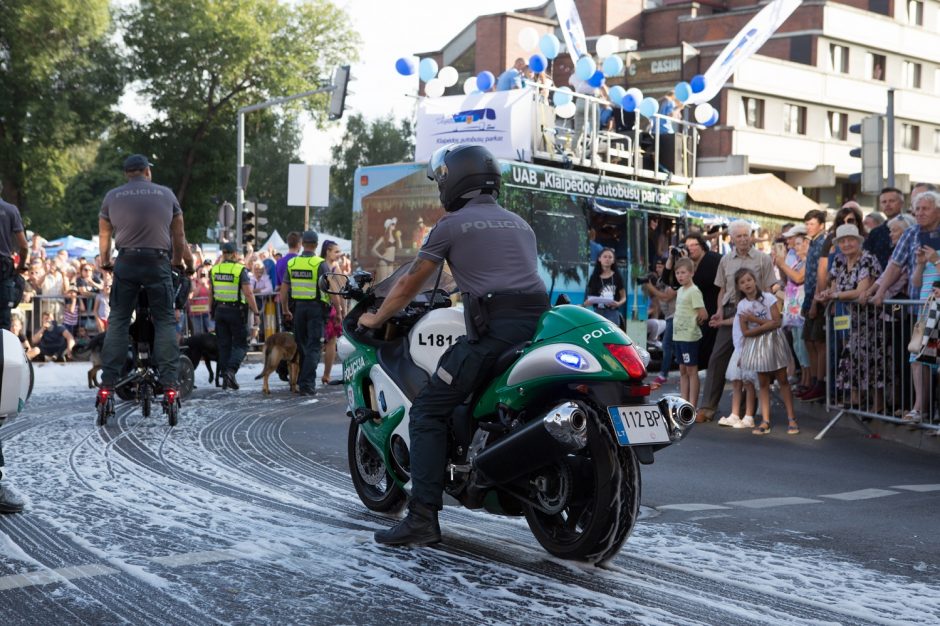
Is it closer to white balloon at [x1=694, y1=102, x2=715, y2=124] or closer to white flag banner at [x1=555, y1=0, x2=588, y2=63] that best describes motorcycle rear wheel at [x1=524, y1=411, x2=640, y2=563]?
white balloon at [x1=694, y1=102, x2=715, y2=124]

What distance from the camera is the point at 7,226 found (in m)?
8.87

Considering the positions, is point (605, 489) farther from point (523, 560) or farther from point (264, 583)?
point (264, 583)

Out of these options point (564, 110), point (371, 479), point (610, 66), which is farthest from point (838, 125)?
point (371, 479)

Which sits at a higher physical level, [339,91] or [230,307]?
[339,91]

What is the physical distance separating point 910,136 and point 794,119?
9792 mm

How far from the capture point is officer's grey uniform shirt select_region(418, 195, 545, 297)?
5656mm

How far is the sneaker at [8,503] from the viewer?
6.35m

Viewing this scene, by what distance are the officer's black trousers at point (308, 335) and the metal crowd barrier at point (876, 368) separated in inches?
234

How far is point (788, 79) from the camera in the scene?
59.3m

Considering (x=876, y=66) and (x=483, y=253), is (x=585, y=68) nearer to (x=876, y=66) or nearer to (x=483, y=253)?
(x=483, y=253)

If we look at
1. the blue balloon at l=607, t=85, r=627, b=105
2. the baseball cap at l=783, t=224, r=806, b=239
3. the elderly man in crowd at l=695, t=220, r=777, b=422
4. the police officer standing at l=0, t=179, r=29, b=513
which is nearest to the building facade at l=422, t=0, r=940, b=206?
the blue balloon at l=607, t=85, r=627, b=105

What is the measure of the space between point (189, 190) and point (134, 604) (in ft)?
161

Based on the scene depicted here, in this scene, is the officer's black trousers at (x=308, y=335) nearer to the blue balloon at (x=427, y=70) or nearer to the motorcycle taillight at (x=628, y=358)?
the blue balloon at (x=427, y=70)

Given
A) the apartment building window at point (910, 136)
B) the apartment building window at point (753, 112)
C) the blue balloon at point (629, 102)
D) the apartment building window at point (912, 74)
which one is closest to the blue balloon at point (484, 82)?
the blue balloon at point (629, 102)
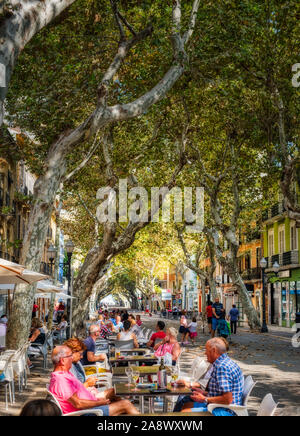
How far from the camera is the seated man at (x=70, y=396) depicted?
608 centimetres

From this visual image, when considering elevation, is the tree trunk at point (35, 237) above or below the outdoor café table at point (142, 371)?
above

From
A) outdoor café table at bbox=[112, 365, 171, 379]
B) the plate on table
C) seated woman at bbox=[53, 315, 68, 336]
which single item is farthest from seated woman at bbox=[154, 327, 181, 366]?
seated woman at bbox=[53, 315, 68, 336]

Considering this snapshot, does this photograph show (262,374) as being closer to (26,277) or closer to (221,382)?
(26,277)

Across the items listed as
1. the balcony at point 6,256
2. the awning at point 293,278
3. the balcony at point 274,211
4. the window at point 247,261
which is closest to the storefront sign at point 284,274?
the awning at point 293,278

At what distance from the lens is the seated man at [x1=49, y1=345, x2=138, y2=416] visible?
6082mm

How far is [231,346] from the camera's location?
23.1 metres

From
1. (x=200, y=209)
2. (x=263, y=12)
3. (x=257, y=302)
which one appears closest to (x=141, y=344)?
(x=263, y=12)

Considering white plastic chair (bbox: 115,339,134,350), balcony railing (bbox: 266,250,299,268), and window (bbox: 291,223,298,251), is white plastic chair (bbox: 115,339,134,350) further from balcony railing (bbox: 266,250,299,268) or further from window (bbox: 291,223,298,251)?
window (bbox: 291,223,298,251)

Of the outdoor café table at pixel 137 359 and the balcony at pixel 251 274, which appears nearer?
the outdoor café table at pixel 137 359

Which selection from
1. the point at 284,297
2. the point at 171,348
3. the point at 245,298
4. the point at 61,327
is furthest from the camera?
the point at 284,297

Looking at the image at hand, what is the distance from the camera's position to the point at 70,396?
6109 mm

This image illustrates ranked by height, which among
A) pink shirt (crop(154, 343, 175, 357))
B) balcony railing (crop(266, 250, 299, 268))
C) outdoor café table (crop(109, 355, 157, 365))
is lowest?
outdoor café table (crop(109, 355, 157, 365))

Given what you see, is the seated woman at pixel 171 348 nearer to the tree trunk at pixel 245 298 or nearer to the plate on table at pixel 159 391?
the plate on table at pixel 159 391

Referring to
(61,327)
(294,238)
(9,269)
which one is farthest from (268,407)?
(294,238)
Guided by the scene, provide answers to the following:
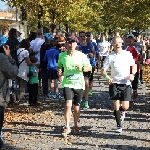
....................
## [PROBLEM TO SOLVE]
Can you reproduce all of the records above word for word, without the pictures?

## [SOLVED PROBLEM]
Is it closer to white balloon at [x1=694, y1=102, x2=715, y2=124] or closer to white flag banner at [x1=555, y1=0, x2=588, y2=63] that best describes motorcycle rear wheel at [x1=524, y1=411, x2=640, y2=563]?
white balloon at [x1=694, y1=102, x2=715, y2=124]

What distance from the camera is the point at 7,226 found (in m)?
8.87

Considering the positions, is point (605, 489) farther from point (523, 560) or farther from point (264, 583)?
point (264, 583)

Out of these options point (564, 110), point (371, 479), point (610, 66), which is farthest from point (838, 125)?
point (371, 479)

Which sits at a higher physical level, [339,91] or [230,307]?
[339,91]

What is the physical distance separating point 910,136 and point 794,119?
9792 mm

How far from the capture point is officer's grey uniform shirt select_region(418, 195, 545, 297)?
5656mm

How far is the sneaker at [8,503] from the viewer?
6.35m

Viewing this scene, by what distance are the officer's black trousers at point (308, 335) and the metal crowd barrier at point (876, 368) separated in inches?
234

How far is point (788, 79) from the camera in the scene?
59.3m

Considering (x=876, y=66) and (x=483, y=253), is (x=585, y=68) nearer to (x=876, y=66) or nearer to (x=483, y=253)?
(x=483, y=253)

If we look at
1. the blue balloon at l=607, t=85, r=627, b=105
2. the baseball cap at l=783, t=224, r=806, b=239
3. the elderly man in crowd at l=695, t=220, r=777, b=422
4. the police officer standing at l=0, t=179, r=29, b=513
which is nearest to the building facade at l=422, t=0, r=940, b=206?
the blue balloon at l=607, t=85, r=627, b=105

What is the measure of the space between point (189, 190) and point (134, 604) (in ft)?
161

Based on the scene depicted here, in this scene, is the officer's black trousers at (x=308, y=335) nearer to the blue balloon at (x=427, y=70) or nearer to the motorcycle taillight at (x=628, y=358)?
the blue balloon at (x=427, y=70)

Given
A) the apartment building window at point (910, 136)
B) the apartment building window at point (753, 112)
C) the blue balloon at point (629, 102)
D) the apartment building window at point (912, 74)
which one is closest to the blue balloon at point (484, 82)?
the blue balloon at point (629, 102)
How far from the camera is the seated man at (x=70, y=396) depicted?
608 centimetres

From this visual image, when considering elevation, is the tree trunk at point (35, 237) above or below the outdoor café table at point (142, 371)?
above

From
A) outdoor café table at bbox=[112, 365, 171, 379]
B) the plate on table
C) seated woman at bbox=[53, 315, 68, 336]
which single item is farthest from seated woman at bbox=[154, 327, 181, 366]?
seated woman at bbox=[53, 315, 68, 336]

Considering this snapshot, does this photograph show (262,374) as being closer to (26,277) or closer to (221,382)?
(26,277)

Across the items listed as
1. the balcony at point 6,256
2. the awning at point 293,278
3. the balcony at point 274,211
4. the window at point 247,261
which is closest to the storefront sign at point 284,274?
the awning at point 293,278

At what distance from the lens is the seated man at [x1=49, y1=345, x2=138, y2=416] visible?
6082mm

How far is [231,346] from the camera's location?
23.1 metres

From
1. (x=200, y=209)
2. (x=263, y=12)
3. (x=257, y=302)
which one appears closest to (x=141, y=344)?
(x=263, y=12)

Considering white plastic chair (bbox: 115,339,134,350), balcony railing (bbox: 266,250,299,268), and window (bbox: 291,223,298,251), is white plastic chair (bbox: 115,339,134,350) further from balcony railing (bbox: 266,250,299,268) or further from window (bbox: 291,223,298,251)?
window (bbox: 291,223,298,251)

Of the outdoor café table at pixel 137 359 and the balcony at pixel 251 274, which appears nearer?
the outdoor café table at pixel 137 359

Which selection from
1. the point at 284,297
2. the point at 171,348
3. the point at 245,298
4. the point at 61,327
is furthest from the camera?
the point at 284,297

Looking at the image at hand, what is the distance from the camera's position to the point at 70,396?
6109 mm

This image illustrates ranked by height, which among
A) pink shirt (crop(154, 343, 175, 357))
B) balcony railing (crop(266, 250, 299, 268))
C) outdoor café table (crop(109, 355, 157, 365))
is lowest?
outdoor café table (crop(109, 355, 157, 365))

Given what you see, is the seated woman at pixel 171 348 nearer to the tree trunk at pixel 245 298 or nearer to the plate on table at pixel 159 391?
the plate on table at pixel 159 391

Referring to
(61,327)
(294,238)
(9,269)
which one is farthest from (268,407)?
(294,238)
Guided by the scene, provide answers to the following:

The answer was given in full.